After a while, he decided to push his boat out.
“One day I approached the musical director of one of the ensembles I played in, and I told her I’d like to take on a soloist role and also conduct a musical program. I remember it was in June, and she said it was late in the season to make changes. So I went back to her in September and offered my services for the following season, and she said it was too early. So I understood she was politely giving me the cold shoulder.”
It was time to be proactive.
“I called all sorts of people in Rehovot who I knew played music – youngsters who didn't have full-time work, and the older ones I’d played with at those get-togethers back then – and I asked them if they’d be interested in playing in an orchestra,” he says. “There was a tremendous response, and we quickly started performing quite regularly – for families and that sort of thing. There was also a wonderful sense of family among the orchestra players.”
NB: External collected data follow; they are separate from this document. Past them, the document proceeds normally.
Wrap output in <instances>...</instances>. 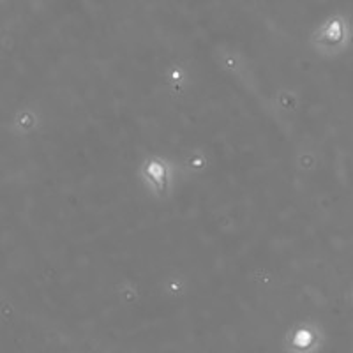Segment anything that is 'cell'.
Masks as SVG:
<instances>
[{
  "label": "cell",
  "instance_id": "6da1fadb",
  "mask_svg": "<svg viewBox=\"0 0 353 353\" xmlns=\"http://www.w3.org/2000/svg\"><path fill=\"white\" fill-rule=\"evenodd\" d=\"M309 341H311V334L306 330H300L295 335V344H298V346H306V344H309Z\"/></svg>",
  "mask_w": 353,
  "mask_h": 353
},
{
  "label": "cell",
  "instance_id": "7a4b0ae2",
  "mask_svg": "<svg viewBox=\"0 0 353 353\" xmlns=\"http://www.w3.org/2000/svg\"><path fill=\"white\" fill-rule=\"evenodd\" d=\"M149 173L150 175L156 178V180H161L163 178V175H164V172H163V166H159L157 163H152L149 166Z\"/></svg>",
  "mask_w": 353,
  "mask_h": 353
}]
</instances>
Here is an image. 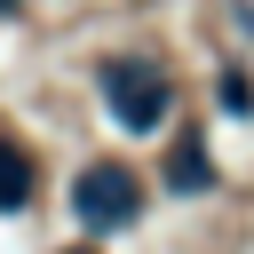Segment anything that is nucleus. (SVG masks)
Here are the masks:
<instances>
[{"label": "nucleus", "mask_w": 254, "mask_h": 254, "mask_svg": "<svg viewBox=\"0 0 254 254\" xmlns=\"http://www.w3.org/2000/svg\"><path fill=\"white\" fill-rule=\"evenodd\" d=\"M71 254H95V246H71Z\"/></svg>", "instance_id": "423d86ee"}, {"label": "nucleus", "mask_w": 254, "mask_h": 254, "mask_svg": "<svg viewBox=\"0 0 254 254\" xmlns=\"http://www.w3.org/2000/svg\"><path fill=\"white\" fill-rule=\"evenodd\" d=\"M103 103H111V119H119L127 135H151V127L167 119L175 87H167V71H159V64L119 56V64H103Z\"/></svg>", "instance_id": "f257e3e1"}, {"label": "nucleus", "mask_w": 254, "mask_h": 254, "mask_svg": "<svg viewBox=\"0 0 254 254\" xmlns=\"http://www.w3.org/2000/svg\"><path fill=\"white\" fill-rule=\"evenodd\" d=\"M206 183V159H198V143H183V159H175V190H198Z\"/></svg>", "instance_id": "39448f33"}, {"label": "nucleus", "mask_w": 254, "mask_h": 254, "mask_svg": "<svg viewBox=\"0 0 254 254\" xmlns=\"http://www.w3.org/2000/svg\"><path fill=\"white\" fill-rule=\"evenodd\" d=\"M135 206H143V183H135L119 159L79 167V183H71V214H79L87 230H119V222H135Z\"/></svg>", "instance_id": "f03ea898"}, {"label": "nucleus", "mask_w": 254, "mask_h": 254, "mask_svg": "<svg viewBox=\"0 0 254 254\" xmlns=\"http://www.w3.org/2000/svg\"><path fill=\"white\" fill-rule=\"evenodd\" d=\"M24 198H32V159H24V151L0 135V214H16Z\"/></svg>", "instance_id": "7ed1b4c3"}, {"label": "nucleus", "mask_w": 254, "mask_h": 254, "mask_svg": "<svg viewBox=\"0 0 254 254\" xmlns=\"http://www.w3.org/2000/svg\"><path fill=\"white\" fill-rule=\"evenodd\" d=\"M0 8H16V0H0Z\"/></svg>", "instance_id": "0eeeda50"}, {"label": "nucleus", "mask_w": 254, "mask_h": 254, "mask_svg": "<svg viewBox=\"0 0 254 254\" xmlns=\"http://www.w3.org/2000/svg\"><path fill=\"white\" fill-rule=\"evenodd\" d=\"M214 95H222V111H254V87H246V71H222V87H214Z\"/></svg>", "instance_id": "20e7f679"}]
</instances>
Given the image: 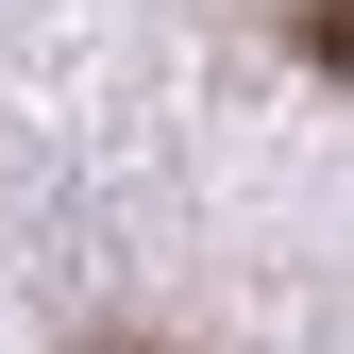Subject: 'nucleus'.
I'll list each match as a JSON object with an SVG mask.
<instances>
[{
    "instance_id": "1",
    "label": "nucleus",
    "mask_w": 354,
    "mask_h": 354,
    "mask_svg": "<svg viewBox=\"0 0 354 354\" xmlns=\"http://www.w3.org/2000/svg\"><path fill=\"white\" fill-rule=\"evenodd\" d=\"M287 34H304V51H321L337 84H354V0H287Z\"/></svg>"
}]
</instances>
Within a short time, the ensemble began playing in auditoriums and had 200 subscribers, although it had a sobriquetical problem to sort out.
“We were called Naganei Rehovot, but someone told us it sounded like ‘street players’ [the direct translation of the Hebrew name],” he chuckles. “So we changed our name to the Rehovot Chamber Orchestra.”
The venture began to gain momentum, and the troupe started performing all over the country, as well as abroad. However, after 13 years, the Rehovot Municipality decided it could no longer maintain its funding of one-third of the orchestra’s expenses, and Biron moved the outfit to Jerusalem, where it took on its current title.
“[Then-Jerusalem mayor] Ehud Olmert welcomed us with open arms,” he recalls. “It was a good move.”
The musical director says the early ’90s in particular were a time of great growth for the ensemble, specifically due to the influx of high-quality players from the former Soviet Union.
“There were so many of them, and they were all of the highest standard,” he recalls, adding that the new Russian speaking orchestra members also attracted attention and admiration from a high-profile visitor: “In the early ’90s [internationally renowned American violinist] Isaac Stern [who headed the Jerusalem Music Center] decided he wanted to check out how the new Russian musician olim were faring, and he traveled around the country to listen to the various ensembles. He’d spend a few minutes at each place before moving on, but when he heard the Camerata, he stayed for over two-and-a-half hours.”
Over the years, the Camerata has gone touring across the globe, from Alaska to Beijing and much in between, as well as putting out several well-received recordings. Biron also takes pride in the fact that the orchestra does its bit to promote local compositional endeavor.
“I think we commission more works by Israeli composers than any other orchestra,” he notes proudly. “I think we have commissioned somewhere between 50 and 70 such works.”
Sunday’s gala concert repertoire includes one such work, from Georgiaborn Israeli composer Josef Bardanashvili. The program also includes works by Handel, Fauré, Bach, Vivaldi, Haydn and Mozart, and the musician lineup for the occasion includes Camerata violinists Natasha Sher and Matan Dagan, oboist Muki Zohar and French horn player Alon Reuven, as well as celebrated vocalists countertenor Yaniv D’Or, soprano Keren Hadar and the New Israeli Vocal Ensemble.